DATE: FRIDAY, March 20, 1992                   TAG: 9203200445
SECTION: EDITORIAL                    PAGE: A-11   EDITION: METRO 
SOURCE: PAUL M. BOYNTON
DATELINE:                                 LENGTH: Medium


HOSPITALS BEAT THE CLOCK

FOR THE 1990-91 fiscal year, Virginia's 96 general/community hospitals reported that profits increased from the previous year by more than $52 million, or 32.2 percent, to $214 million.

Moreover, where profits amounted in the 1988-89 and 1989-90 fiscal years to 5.4 percent and 4.8 percent respectively of income, they amounted in 1990-91 to 5.6 percent.

By contrast, a recent (Norfolk) Virginian-Pilot article noted that the average Fortune 500 company in 1990 reported profit margin of 4.6 percent.

And while hospital income and expenses increased by 13.7 percent and 12.8 percent respectively for 1990-91, the increase in the Consumer Price Index from December 1990 to December 1991 was 3.1 percent, and the increase in the Medical Care Consumer Price Index was 7.9 percent.

Industry officials understandably note that unpaid bills for care of patients at or below the poverty level, plus the difference between the amount billed Medicaid and what Medicaid actually paid, amounted to $313 million.

But notable also is that discounts given to Blue Cross and to other insurers and health plans amounted to $301 million, almost the same. Discounts can help a hospital be competitive, and higher hospital charges when paid by non-governmental insurers can be passed on in the form of higher premiums. By contrast, Medicaid and charity patients are the least able to pay a hospital's actual costs, not to mention its charges.

Yet even in this disorderly payment environment, most Virginia hospitals were able to make a profit in the 1990-91 fiscal year after all expenses were met (including the costs of serving charity, Medicaid and Medicare patients) - and after the expenses themselves had increased by 12.8 percent in one year.

Obviously, if the rate of growth in hospital expenses could be kept closer to that of the Consumer Price Index, the rate of increase in hospital charges could be reduced - even if deduction rates (for charity care, Medicaid and Medicare patients, and discounts to some private insurers) and profit rates remained at 1990-91 levels.

Such changes obviously would be to the public's advantage, but they don't seem likely to happen in Virginia anytime soon.

The General Assembly - after deregulating in 1989 capital expenditures for non-bed-related projects, all new equipment and most new services - is now reregulating them. Yet much is already in the pipeline.

The deadline was Feb. 14 for registering new projects without undergoing the reregulation that is to begin July 1. In the 35 days between Jan. 10 and Feb. 14, providers - about 90 percent of them hospitals - submitted registrations for 243 projects with capital costs totaling $832 million.
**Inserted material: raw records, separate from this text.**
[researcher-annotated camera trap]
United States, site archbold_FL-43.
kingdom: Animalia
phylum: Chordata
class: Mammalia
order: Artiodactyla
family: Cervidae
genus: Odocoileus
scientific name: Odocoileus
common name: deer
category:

In the preceding 30 months, 112 projects were registered at a total capital cost of $140 million.

How many of the 243 new projects would have been approved had they been subject to regulation is anybody's guess. What is no guess is that those projects will have to be paid for, meaning the public, one way or another, ultimately will get the bill.

Paul M. Boynton is executive director of the Eastern Virginia Health Systems Agency, Inc., in Norfolk.